Il y avait, quelque part dans une vie d’écolier ou de lecteur obstiné, ce rituel immuable qui consistait à ouvrir le dictionnaire. On cherchait « épistolaire », « palimpseste » ou « mutinerie », les doigts effleurant le papier comme on gratte une guitare un peu faîte de nostalgie. Aujourd’hui, la plupart d’entre nous ne fouille plus ce temple du langage, mais préfère taper sur un clavier, toucher un écran, et l’instant d’après le mot nous est servi, définition, synonymes, prononciation, parfois l’origine étymologique. Mais la magie n’est plus là. Et l’objet lui-même, Larousse ou Robert qui grise des bibliothèques familiales, prend la poussière.

La langue à l’épreuve du numérique

C’est cette mutation du rapport au savoir lexical que décrit le 22 décembre The New Yorker dans une grande critique de Stefan Fatsis sur son livre Unabridged: The Thrill of (and Threat to) the Modern Dictionary. L’auteur y raconte comment il a passé des mois avec les lexicographes de Merriam-Webster, et argumente sur un univers en voie de disparition. Autrefois, le dictionnaire imprimé, le Webster’s Collegiate en tête, était un objet de culture populaire qui se vendait par millions. Aujourd’hui, dit Fatsis, cette autorité intellectuelle, s’est effritée face à Internet et à l’usage immédiat que nous faisons des définitions en ligne ; et relève que l’expertise même des lexicographes est en chute libre. Si, il y a vingt-cinq ans, on comptait environ deux cents lexicographes à plein temps aux États-Unis, ils seraient aujourd’hui plutôt une trentaine ; et on ne sait pas combien de temps leur savoir, charnu et patient, sera encore nécessaire pour documenter l’évolution du langage relate The New Yorker.

Mais derrière ces chiffres, il y a un changement culturel profond : le dictionnaire ne se contente plus de définir et de fixer le sens d’un mot, il devient ludique, anecdotique, distractif. Les versions gratuites en ligne bourrent leurs pages de jeux, listes d’emojis et autres « mots du jour », comme si, dans un marché saturé par les moteurs de recherche et les correcteurs automatiques, la définition elle-même n’était plus l’essentiel constate The New Yorker.

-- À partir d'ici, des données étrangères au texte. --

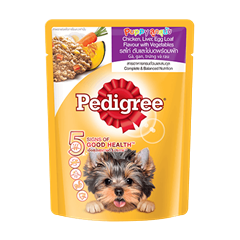Pedigree® Pouch Puppy Chicken, Liver, Egg Loaf with vegetables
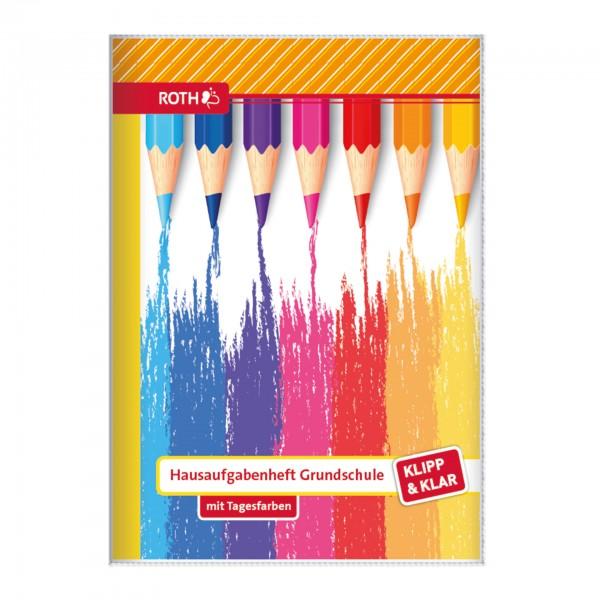 Klipp&Klar Grundschulaufgabenheft Buntstifte mit Tagesfarben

Quand les algorithmes dictent les mots

Chez nous, en France, la glissade vers le numérique n’est pas moins réelle. Même si les grandes maisons lexicographiques continuent de réviser des éditions tardives, comme l’Académie française qui a publié la neuvième édition de son dictionnaire en 2024 après des décennies de travail, l’usage quotidien du papier s’effrite. La génération née avec un smartphone n’a jamais connu la poignée de cent grammes d’un Petit Larousse dans les mains, mais bien plutôt les résultats instantanés d’une recherche Google ou d’une application sur téléphone. Selon Radio France, le nombre de dictionnaires papier vendus a chuté drastiquement au profit de Wikipédia, preuve que l’objet lui-même se déleste de sa fonction utilitaire pour devenir un artefact de bibliothèque.

Le marché des dictionnaires papier qui représentait encore plus de 230 millions d’euros en 2002, n’atteignait plus que 20 millions en 2024. D’après les statistiques du Syndicat national de l’édition ; une érosion qui n’intègre d’ailleurs pas les ventes numériques que les éditeurs ont développé depuis des années, et toujours selon ce même syndicat, les dictionnaires en papier ne subsistent réellement que parce qu’ils sont prescrits dans le cadre scolaire : hors de ce dernier, leur usage courant s’effrite presque entièrement.

Cette analyse de France Culture souligne que l’avènement d’internet n’a pas seulement changé les pratiques de recherche de définitions, il a anéanti presque entièrement le marché traditionnel des dictionnaires et encyclopédies imprimés, y compris les ouvrages spécialisés qui, naguère indispensables, sont désormais massivement recherchés en ligne.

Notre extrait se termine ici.